# Threading vs Multiprocessing

Threads and multiple processes are two common approaches to run code in parallel to achieve multitasking and speed up the program.

## Process

Process is an instance of a program

Advantages
* Takes advantage of multiple CPUs and cores
* Separate memory space-->memory is not shared between processes
* Great for CPU-bound processing
* New process is started independently from other processes
* Killable/interruptable

Disadvantages
* Heavyweight
* Starting a process is slower than starting a thread
* More memory

In [1]:
from multiprocessing import Process
import os
import time

Create dummy function to show how to use multiprocessor and threading

In [2]:
def square_numbers():
    for i in range(10):
        i*i
        # wait some time to show the different processes
        time.sleep(0.1)


Show the simple usage of multiprocessor

In [3]:

processes=[]
# count the number of CPU in the machine
num_processes=os.cpu_count()
print('total number of CPU is: '+str(num_processes))

# create processes
for i in range(num_processes):
    p=Process(target=square_numbers)
    processes.append(p)

# start the process
for p in processes:
    p.start()

#join
for p in processes:
    p.join()

print('end main')


total number of CPU is: 8
end main


## Threads

Threads is an entity within a process that can be schedule.
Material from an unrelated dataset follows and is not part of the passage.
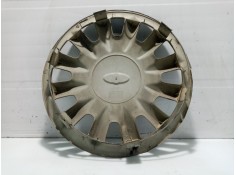 Recambio de tapacubos para ford fiesta berlina studio referencia OEM IAM 95AB1130   2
A process can spawn multiple threads.

Advantages
* Lightweight
* All threads within a process share the same memory
* Starting a thread is faster than starting a process
* Great for I/O-bound tasks

Disadvantages
* Only one thread at a time
* No effect for CPU-bound tasks
* Not interruptable/killable

In [4]:
from threading import Thread
import os
import time

Show the simple usage of threading

In [5]:
threads=[]
num_threads=10

# create processes
for i in range(num_threads):
    t=Thread(target=square_numbers)
    threads.append(t)

# start the process
for t in threads:
    t.start()

#join
for t in threads:
    t.join()

print('end main')

end main


More example of Multithreading. Use Lock to prevent another thread to access the code at the same time (race condition).

In [8]:
from threading import Lock

# define global variable
database_value = 0

#define target function
def increase(lock):
    global database_value 

    lock.acquire()

    local_copy=database_value
    # processing
    local_copy+=1
    time.sleep(0.1)
    database_value=local_copy
    # release lock every time!
    lock.release()

if __name__=="__main__":

    lock=Lock()

    print('start value',database_value)

    # comma to tell python that argument is a tuple
    thread1=Thread(target=increase,args=(lock,))
    thread2=Thread(target=increase,args=(lock,))

    thread1.start()
    thread2.start()

    thread1.join()
    thread2.join()
    
    print('end value',database_value)

    print('end main')

start value 0
end value 2
end main


Use lock as a contect manager.

In [9]:
from threading import Lock

# define global variable
database_value = 0

#define target function
def increase(lock):
    global database_value 

    with lock:
        local_copy=database_value
        # processing
        local_copy+=1
        time.sleep(0.1)
        database_value=local_copy

if __name__=="__main__":

    lock=Lock()

    print('start value',database_value)

    # comma to tell python that argument is a tuple
    thread1=Thread(target=increase,args=(lock,))
    thread2=Thread(target=increase,args=(lock,))

    thread1.start()
    thread2.start()

    thread1.join()
    thread2.join()
    
    print('end value',database_value)

    print('end main')

start value 0
end value 2
end main


Queues are excellent for thread-safe/process-safe data exchanges and data processing both in a multithreaded and a multiprocessing environment.

In [11]:
from queue import Queue
import time

def worker(q,lock):
    while True:
        value=q.get()

        #processing...
        print(f'in {current_thread().name} got {value}')
        q.task_done()

if __name__=="__main__":

    # create Queue object
    q=Queue()

    num_threads=10
    for i in range(num_threads):
        thread=Thread(target=worker)
        #use deamon thread
        thread.daemon=True
        thread.start()

    print('end main')

1
end main